Double-checking my own assertions: here's an example of a list xs of floats for which `fsum(xs) / len(xs)` is out by more than 1 ulp. (Obtained simply by checking a few lists of random.random() outputs; it's probably possible to construct something more obvious.)

Python 3.7.2 (default, Dec 30 2018, 08:55:50)
[Clang 10.0.0 (clang-1000.11.45.5)] on darwin
Type "help", "copyright", "credits" or "license" for more information.
>>> import fractions, math>>> xs = [float.fromhex(h) for h in ['0x1.88104e64ffa5cp-3', '0x1.9b793215ddca8p-3', '0x1.754cbf6b09730p-1', '0x1.e2b4ca1df3680p-2', '0x1.91689b66782e1p-1']]
>>> approx_mean = math.fsum(xs) / len(xs)
>>> approx_mean  # in [0.25, 0.5], so 1 ulp is 2**-54
0.47536945341150305
>>> exact_mean = sum(fractions.Fraction(x) for x in xs) / len(xs)
>>> exact_mean
Fraction(10704368466236809, 22517998136852480)
>>> error_in_ulps = abs(exact_mean - fractions.Fraction(approx_mean)) * 2**54
>>> float(error_in_ulps)
1.2

I ran checks on 1000000 such randomly generated lists, and the error never exceeded 1.5 ulps.

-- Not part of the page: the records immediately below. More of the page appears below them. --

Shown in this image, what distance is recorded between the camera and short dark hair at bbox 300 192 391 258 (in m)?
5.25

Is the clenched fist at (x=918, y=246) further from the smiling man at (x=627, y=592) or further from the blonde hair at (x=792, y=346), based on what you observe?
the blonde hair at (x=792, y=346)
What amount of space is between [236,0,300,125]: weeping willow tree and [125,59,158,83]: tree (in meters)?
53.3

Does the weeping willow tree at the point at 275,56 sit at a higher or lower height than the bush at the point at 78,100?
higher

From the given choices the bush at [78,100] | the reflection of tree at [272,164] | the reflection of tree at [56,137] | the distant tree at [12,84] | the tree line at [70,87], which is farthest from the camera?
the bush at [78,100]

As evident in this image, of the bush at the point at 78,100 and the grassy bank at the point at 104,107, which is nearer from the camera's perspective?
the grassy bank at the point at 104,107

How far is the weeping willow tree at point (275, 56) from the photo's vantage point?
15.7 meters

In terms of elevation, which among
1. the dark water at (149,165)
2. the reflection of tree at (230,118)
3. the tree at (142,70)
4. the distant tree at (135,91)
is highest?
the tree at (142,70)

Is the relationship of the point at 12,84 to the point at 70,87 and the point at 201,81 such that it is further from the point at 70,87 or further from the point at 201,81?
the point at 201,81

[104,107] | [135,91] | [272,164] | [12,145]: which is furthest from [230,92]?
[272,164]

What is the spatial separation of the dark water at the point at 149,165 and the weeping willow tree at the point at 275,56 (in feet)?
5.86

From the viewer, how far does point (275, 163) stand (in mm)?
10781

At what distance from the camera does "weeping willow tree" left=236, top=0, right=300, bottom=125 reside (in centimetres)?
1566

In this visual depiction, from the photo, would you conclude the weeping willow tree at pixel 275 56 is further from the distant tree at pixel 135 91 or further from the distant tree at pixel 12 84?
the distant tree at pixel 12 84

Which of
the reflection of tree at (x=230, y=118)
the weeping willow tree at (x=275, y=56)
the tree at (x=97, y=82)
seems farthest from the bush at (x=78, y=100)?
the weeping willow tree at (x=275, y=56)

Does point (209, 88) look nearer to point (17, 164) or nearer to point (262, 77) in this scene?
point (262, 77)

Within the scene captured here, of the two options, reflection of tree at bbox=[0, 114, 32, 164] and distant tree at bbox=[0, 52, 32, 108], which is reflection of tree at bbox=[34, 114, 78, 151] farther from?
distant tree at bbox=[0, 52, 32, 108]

Sketch of proof of the 1.5 ulps bound: the fsum result is out by at most 0.5 ulps; the length n of the list is presumably represented exactly (lists with more than 2**53 elements would be infeasible). Division of the fsum result by n keeps the relative error the same, but potentially magnifies the ulps error by two, due to the usual "wobble" between relative error and ulps error, so that gives us up to 1 ulp error. Then the result of the division may need to be rounded again, giving another potential error of up to 0.5 ulps. The bound is strict: we can't actually attain 1.5 ulps, so the result we get can't be more than 1 ulp away from the correctly rounded result.

> the proposed fmean name seems a bit unfortunate in that it's reversing the sense of sum and fsum

I see Josh already made this observation: apologies for the duplicate bikeshedding.